Required task
In the data below, lay out the lines from the one containing "As displayed in" through the one containing "6.49 metres", both included, as a Markdown table with the columns Row and Text. Leave out blank lines.

A run of data:
—————

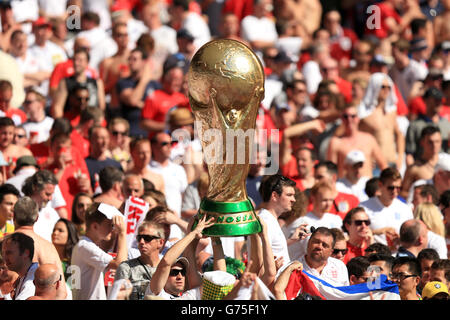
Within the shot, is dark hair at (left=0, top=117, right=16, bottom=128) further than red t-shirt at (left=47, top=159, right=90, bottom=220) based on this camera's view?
Yes

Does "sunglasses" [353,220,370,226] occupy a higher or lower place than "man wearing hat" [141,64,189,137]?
lower

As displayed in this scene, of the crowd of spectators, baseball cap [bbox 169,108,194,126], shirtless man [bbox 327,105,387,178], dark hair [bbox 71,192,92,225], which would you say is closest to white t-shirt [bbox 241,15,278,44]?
the crowd of spectators

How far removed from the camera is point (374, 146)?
1269 cm

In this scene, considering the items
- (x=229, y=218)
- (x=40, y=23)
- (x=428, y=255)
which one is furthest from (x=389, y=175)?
(x=40, y=23)

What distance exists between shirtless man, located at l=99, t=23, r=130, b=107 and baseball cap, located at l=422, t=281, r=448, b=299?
6.49 metres

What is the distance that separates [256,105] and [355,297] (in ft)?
5.22

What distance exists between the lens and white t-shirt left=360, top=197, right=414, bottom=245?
10.6 meters

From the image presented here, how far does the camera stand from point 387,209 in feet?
35.2

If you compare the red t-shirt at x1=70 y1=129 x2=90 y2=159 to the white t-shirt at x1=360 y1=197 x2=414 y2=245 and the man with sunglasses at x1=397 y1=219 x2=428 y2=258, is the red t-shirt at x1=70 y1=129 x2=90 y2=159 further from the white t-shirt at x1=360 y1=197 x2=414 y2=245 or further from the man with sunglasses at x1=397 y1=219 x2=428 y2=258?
the man with sunglasses at x1=397 y1=219 x2=428 y2=258

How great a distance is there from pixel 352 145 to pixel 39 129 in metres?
3.52

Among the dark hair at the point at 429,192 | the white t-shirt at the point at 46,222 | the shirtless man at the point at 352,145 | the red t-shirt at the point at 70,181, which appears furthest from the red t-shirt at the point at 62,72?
the dark hair at the point at 429,192

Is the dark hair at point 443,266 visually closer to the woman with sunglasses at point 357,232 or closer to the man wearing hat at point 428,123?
the woman with sunglasses at point 357,232

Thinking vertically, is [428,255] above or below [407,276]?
above

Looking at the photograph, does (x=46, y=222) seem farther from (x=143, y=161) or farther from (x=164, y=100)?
(x=164, y=100)
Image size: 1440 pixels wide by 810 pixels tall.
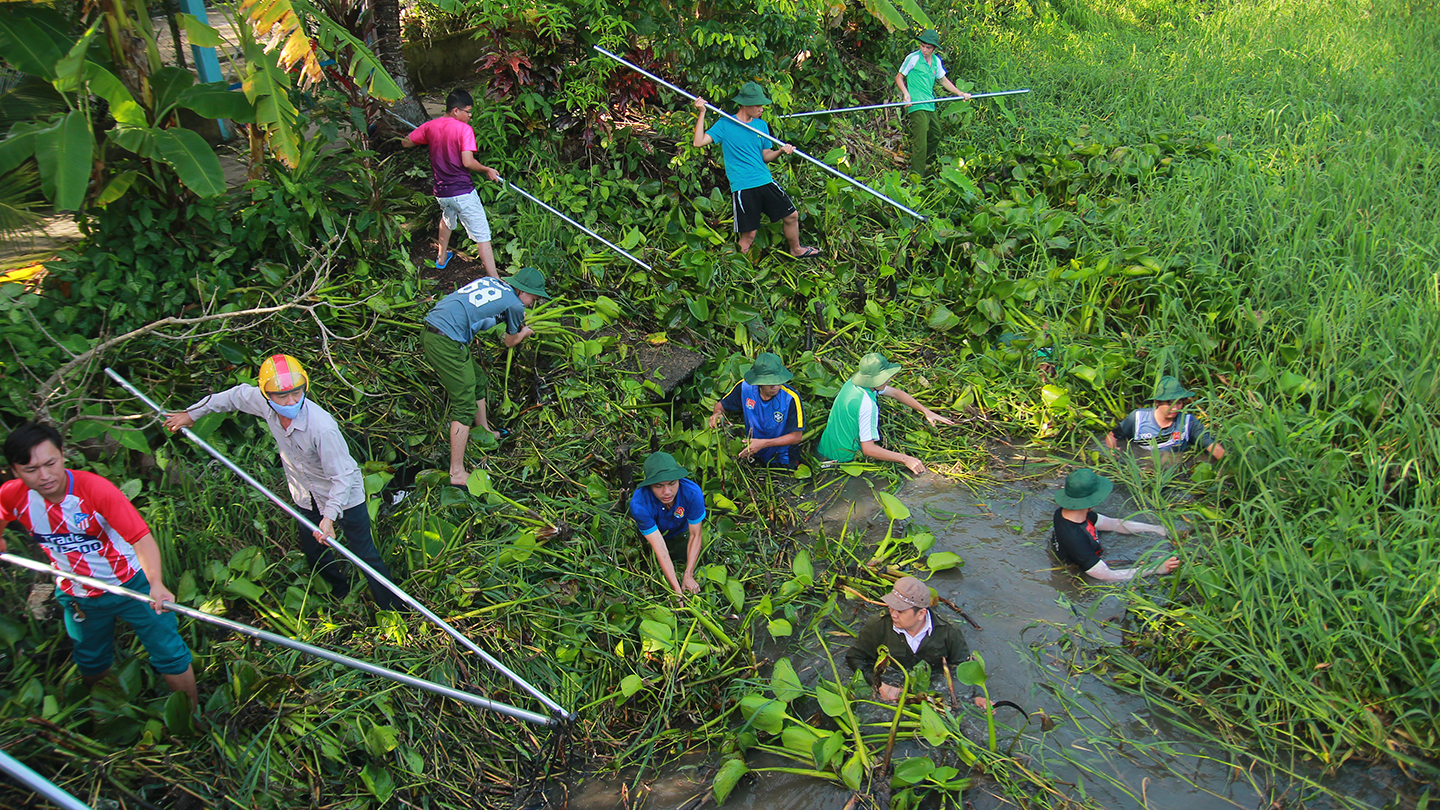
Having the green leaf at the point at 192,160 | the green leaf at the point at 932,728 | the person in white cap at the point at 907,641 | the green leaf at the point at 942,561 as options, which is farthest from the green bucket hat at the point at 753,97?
the green leaf at the point at 932,728

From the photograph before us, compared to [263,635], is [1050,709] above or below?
below

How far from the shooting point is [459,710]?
3.98 metres

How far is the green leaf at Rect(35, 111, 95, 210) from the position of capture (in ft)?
14.1

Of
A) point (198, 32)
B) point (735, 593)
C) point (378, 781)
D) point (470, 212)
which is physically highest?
point (198, 32)

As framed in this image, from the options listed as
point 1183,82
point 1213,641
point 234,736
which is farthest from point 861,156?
point 234,736

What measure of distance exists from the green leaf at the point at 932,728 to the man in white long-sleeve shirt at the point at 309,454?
2.54 meters

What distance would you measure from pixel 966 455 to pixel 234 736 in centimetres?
427

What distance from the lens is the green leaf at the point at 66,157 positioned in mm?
4285

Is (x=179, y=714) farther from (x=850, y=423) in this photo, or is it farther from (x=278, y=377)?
(x=850, y=423)

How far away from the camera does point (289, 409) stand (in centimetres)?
385

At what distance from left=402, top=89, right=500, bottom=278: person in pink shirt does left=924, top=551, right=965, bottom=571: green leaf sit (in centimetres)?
364

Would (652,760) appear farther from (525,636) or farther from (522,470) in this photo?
(522,470)

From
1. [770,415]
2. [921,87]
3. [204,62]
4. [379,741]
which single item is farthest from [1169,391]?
[204,62]

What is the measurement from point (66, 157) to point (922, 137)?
22.5ft
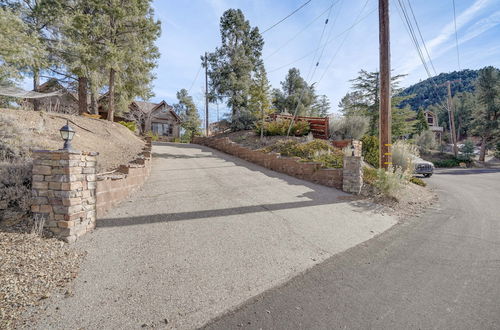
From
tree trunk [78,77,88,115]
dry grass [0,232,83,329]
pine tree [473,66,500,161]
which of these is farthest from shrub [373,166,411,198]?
pine tree [473,66,500,161]

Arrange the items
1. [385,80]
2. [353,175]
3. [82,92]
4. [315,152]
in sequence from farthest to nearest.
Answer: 1. [82,92]
2. [315,152]
3. [385,80]
4. [353,175]

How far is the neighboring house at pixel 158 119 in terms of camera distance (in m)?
26.5

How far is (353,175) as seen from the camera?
6426mm

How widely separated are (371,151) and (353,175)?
4068 mm

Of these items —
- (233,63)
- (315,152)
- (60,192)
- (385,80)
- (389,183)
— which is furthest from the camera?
(233,63)

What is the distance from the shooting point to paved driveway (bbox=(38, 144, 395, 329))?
2051 mm

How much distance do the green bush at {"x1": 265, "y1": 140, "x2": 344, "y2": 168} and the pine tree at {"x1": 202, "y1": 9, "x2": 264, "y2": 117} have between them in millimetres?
10391

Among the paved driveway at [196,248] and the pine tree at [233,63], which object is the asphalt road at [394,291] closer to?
the paved driveway at [196,248]

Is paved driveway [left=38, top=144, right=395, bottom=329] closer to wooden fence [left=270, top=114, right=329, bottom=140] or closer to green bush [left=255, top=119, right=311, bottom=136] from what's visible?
wooden fence [left=270, top=114, right=329, bottom=140]

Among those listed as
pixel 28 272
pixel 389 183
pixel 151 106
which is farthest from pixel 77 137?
pixel 151 106

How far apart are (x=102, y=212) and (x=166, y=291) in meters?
2.29

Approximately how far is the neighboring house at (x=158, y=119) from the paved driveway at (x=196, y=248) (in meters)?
23.6

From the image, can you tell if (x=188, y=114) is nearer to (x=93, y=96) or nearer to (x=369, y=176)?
(x=93, y=96)

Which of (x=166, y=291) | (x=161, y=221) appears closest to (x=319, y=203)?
(x=161, y=221)
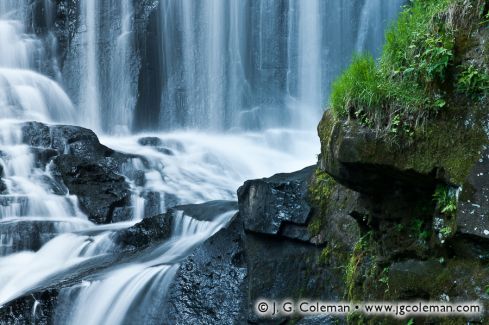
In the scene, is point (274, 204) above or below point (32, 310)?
above

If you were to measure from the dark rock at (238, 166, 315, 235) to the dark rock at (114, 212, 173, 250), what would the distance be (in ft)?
6.19

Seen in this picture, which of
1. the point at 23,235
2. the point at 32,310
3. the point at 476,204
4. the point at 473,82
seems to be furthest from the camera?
the point at 23,235

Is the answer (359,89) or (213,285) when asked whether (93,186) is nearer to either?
(213,285)

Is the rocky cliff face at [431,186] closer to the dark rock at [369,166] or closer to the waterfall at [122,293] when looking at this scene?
the dark rock at [369,166]

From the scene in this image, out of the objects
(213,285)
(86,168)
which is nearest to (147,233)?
(213,285)

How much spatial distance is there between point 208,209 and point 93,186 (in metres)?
3.24

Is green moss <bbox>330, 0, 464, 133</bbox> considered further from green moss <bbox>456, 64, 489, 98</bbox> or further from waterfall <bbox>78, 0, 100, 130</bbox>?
waterfall <bbox>78, 0, 100, 130</bbox>

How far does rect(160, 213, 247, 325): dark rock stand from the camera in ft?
20.4

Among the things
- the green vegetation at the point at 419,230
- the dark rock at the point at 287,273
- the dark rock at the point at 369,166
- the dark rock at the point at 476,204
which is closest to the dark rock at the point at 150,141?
the dark rock at the point at 287,273

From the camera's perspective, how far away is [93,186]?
35.6ft

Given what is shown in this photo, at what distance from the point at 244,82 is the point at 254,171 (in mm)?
5114

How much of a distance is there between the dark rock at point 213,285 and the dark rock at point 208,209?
121 cm

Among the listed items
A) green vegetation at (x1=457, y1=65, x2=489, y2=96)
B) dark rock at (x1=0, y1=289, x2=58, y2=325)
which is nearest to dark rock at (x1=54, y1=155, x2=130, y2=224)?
dark rock at (x1=0, y1=289, x2=58, y2=325)

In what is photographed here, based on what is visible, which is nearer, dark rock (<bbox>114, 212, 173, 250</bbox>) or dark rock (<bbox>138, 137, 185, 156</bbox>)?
dark rock (<bbox>114, 212, 173, 250</bbox>)
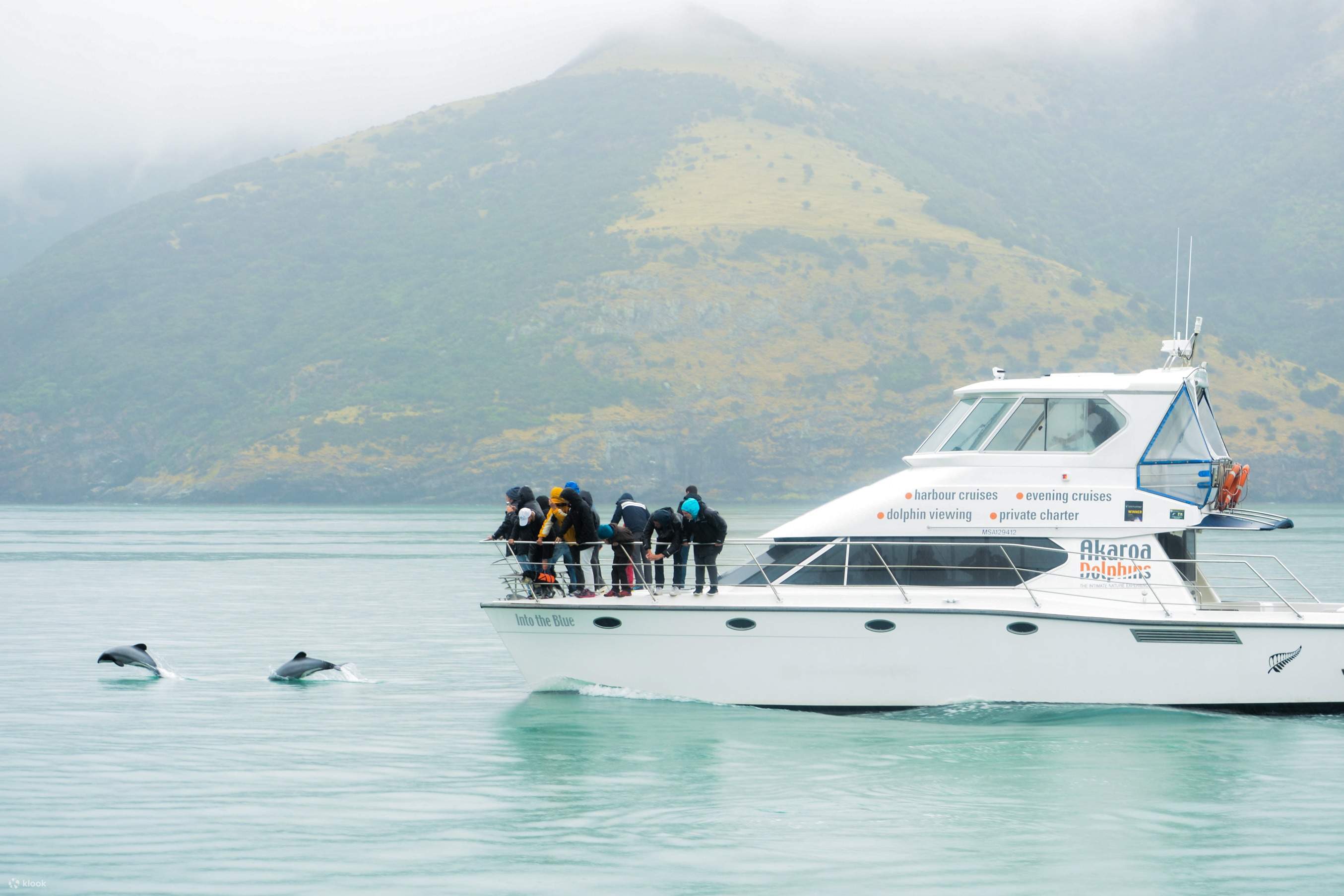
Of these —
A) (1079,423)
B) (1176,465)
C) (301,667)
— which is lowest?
(301,667)

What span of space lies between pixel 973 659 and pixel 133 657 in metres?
12.6

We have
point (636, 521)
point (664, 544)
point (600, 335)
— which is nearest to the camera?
point (664, 544)

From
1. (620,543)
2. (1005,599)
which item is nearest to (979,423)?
(1005,599)

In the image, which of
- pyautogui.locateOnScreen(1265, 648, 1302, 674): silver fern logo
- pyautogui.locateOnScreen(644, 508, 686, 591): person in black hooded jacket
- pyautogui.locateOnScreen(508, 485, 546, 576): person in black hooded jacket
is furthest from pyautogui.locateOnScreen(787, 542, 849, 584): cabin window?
pyautogui.locateOnScreen(1265, 648, 1302, 674): silver fern logo

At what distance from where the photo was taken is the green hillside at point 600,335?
137m

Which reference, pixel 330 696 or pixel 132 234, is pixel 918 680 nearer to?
pixel 330 696

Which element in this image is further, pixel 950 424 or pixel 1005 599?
pixel 950 424

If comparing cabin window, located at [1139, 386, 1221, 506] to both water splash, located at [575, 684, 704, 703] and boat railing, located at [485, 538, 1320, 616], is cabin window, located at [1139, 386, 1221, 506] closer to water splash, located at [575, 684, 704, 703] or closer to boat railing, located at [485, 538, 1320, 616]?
boat railing, located at [485, 538, 1320, 616]

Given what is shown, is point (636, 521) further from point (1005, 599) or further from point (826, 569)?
point (1005, 599)

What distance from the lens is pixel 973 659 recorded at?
1566 cm

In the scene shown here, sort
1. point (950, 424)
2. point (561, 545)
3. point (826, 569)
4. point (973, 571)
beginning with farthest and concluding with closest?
point (950, 424)
point (561, 545)
point (826, 569)
point (973, 571)

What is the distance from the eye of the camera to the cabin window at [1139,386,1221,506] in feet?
54.7

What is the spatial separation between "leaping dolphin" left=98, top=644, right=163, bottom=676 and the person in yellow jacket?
Answer: 7871mm

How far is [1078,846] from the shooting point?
40.0 ft
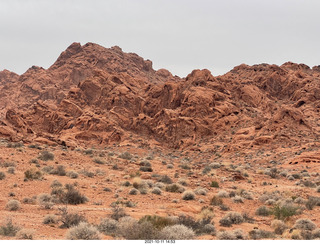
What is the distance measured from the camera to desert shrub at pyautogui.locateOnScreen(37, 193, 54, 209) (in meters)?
12.8

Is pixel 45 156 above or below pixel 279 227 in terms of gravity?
above

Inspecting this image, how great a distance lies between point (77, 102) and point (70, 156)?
37754 mm

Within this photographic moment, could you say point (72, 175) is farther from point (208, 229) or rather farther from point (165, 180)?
point (208, 229)

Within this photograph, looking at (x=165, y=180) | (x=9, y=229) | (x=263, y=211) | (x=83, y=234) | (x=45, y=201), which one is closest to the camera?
(x=83, y=234)

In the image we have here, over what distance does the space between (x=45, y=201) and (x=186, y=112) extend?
44529mm

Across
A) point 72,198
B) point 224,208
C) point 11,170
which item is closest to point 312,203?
point 224,208

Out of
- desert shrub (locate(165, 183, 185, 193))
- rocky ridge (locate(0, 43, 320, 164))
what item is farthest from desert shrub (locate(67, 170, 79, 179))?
rocky ridge (locate(0, 43, 320, 164))

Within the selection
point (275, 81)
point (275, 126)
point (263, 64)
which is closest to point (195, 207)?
point (275, 126)

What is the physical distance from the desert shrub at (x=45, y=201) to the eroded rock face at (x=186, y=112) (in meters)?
27.8

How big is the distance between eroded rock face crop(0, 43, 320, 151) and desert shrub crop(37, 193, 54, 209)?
27.8 m

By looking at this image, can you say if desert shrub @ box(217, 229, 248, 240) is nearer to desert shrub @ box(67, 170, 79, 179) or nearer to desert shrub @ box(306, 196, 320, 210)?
desert shrub @ box(306, 196, 320, 210)

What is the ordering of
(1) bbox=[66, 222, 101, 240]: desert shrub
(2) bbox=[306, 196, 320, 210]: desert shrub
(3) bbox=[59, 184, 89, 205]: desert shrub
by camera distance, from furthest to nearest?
(2) bbox=[306, 196, 320, 210]: desert shrub
(3) bbox=[59, 184, 89, 205]: desert shrub
(1) bbox=[66, 222, 101, 240]: desert shrub

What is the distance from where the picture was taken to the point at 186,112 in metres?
56.4

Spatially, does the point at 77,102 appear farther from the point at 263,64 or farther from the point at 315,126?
the point at 263,64
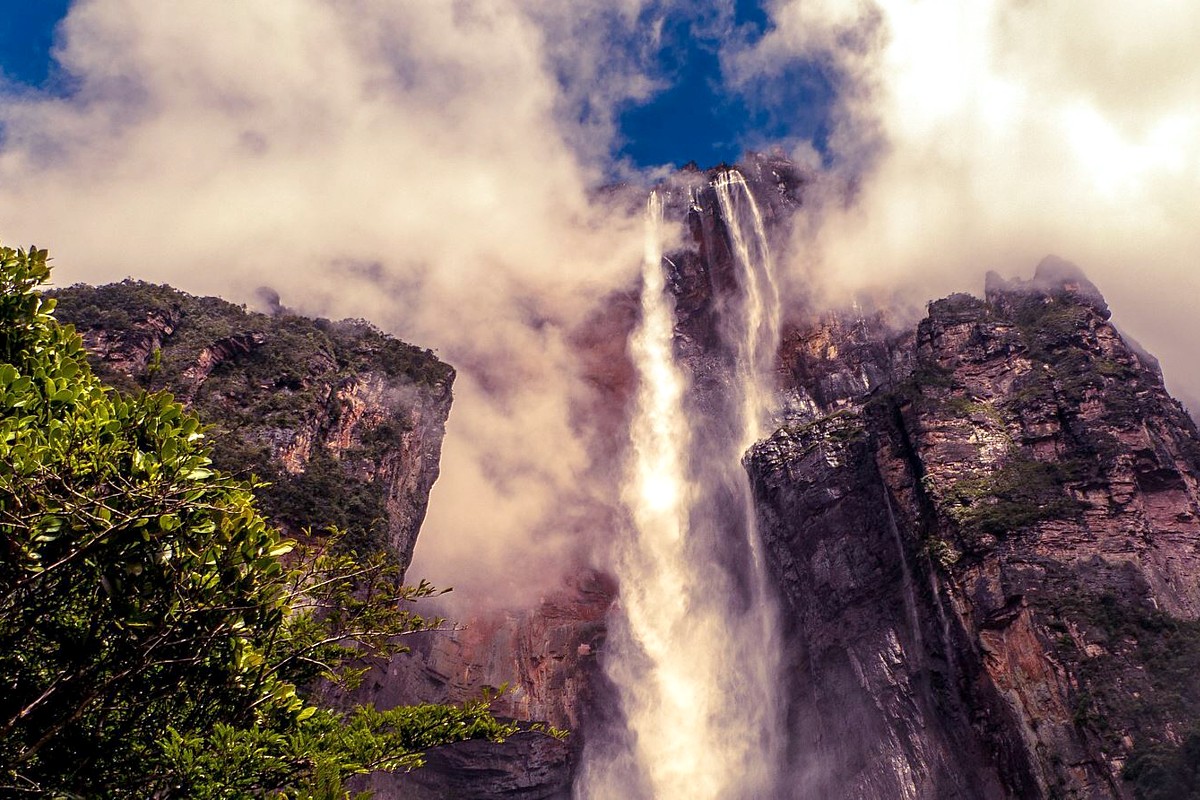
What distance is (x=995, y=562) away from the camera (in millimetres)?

—————

Solution to this exercise
| Row | Text |
|---|---|
| 1 | As displayed in this scene, of the crowd of spectators, baseball cap [bbox 169,108,194,126], shirtless man [bbox 327,105,387,178], dark hair [bbox 71,192,92,225], which would you say is closest to white t-shirt [bbox 241,15,278,44]? |
| 2 | the crowd of spectators |
| 3 | How far removed from the camera is point (374, 146)? |
| 4 | 1269 cm |
| 5 | In this scene, considering the items |
| 6 | - (x=229, y=218) |
| 7 | - (x=40, y=23) |
| 8 | - (x=428, y=255) |
| 9 | which one is furthest from (x=389, y=175)? |
| 10 | (x=40, y=23) |
| 11 | What distance exists between shirtless man, located at l=99, t=23, r=130, b=107 and baseball cap, located at l=422, t=281, r=448, b=299? |
| 12 | 6.49 metres |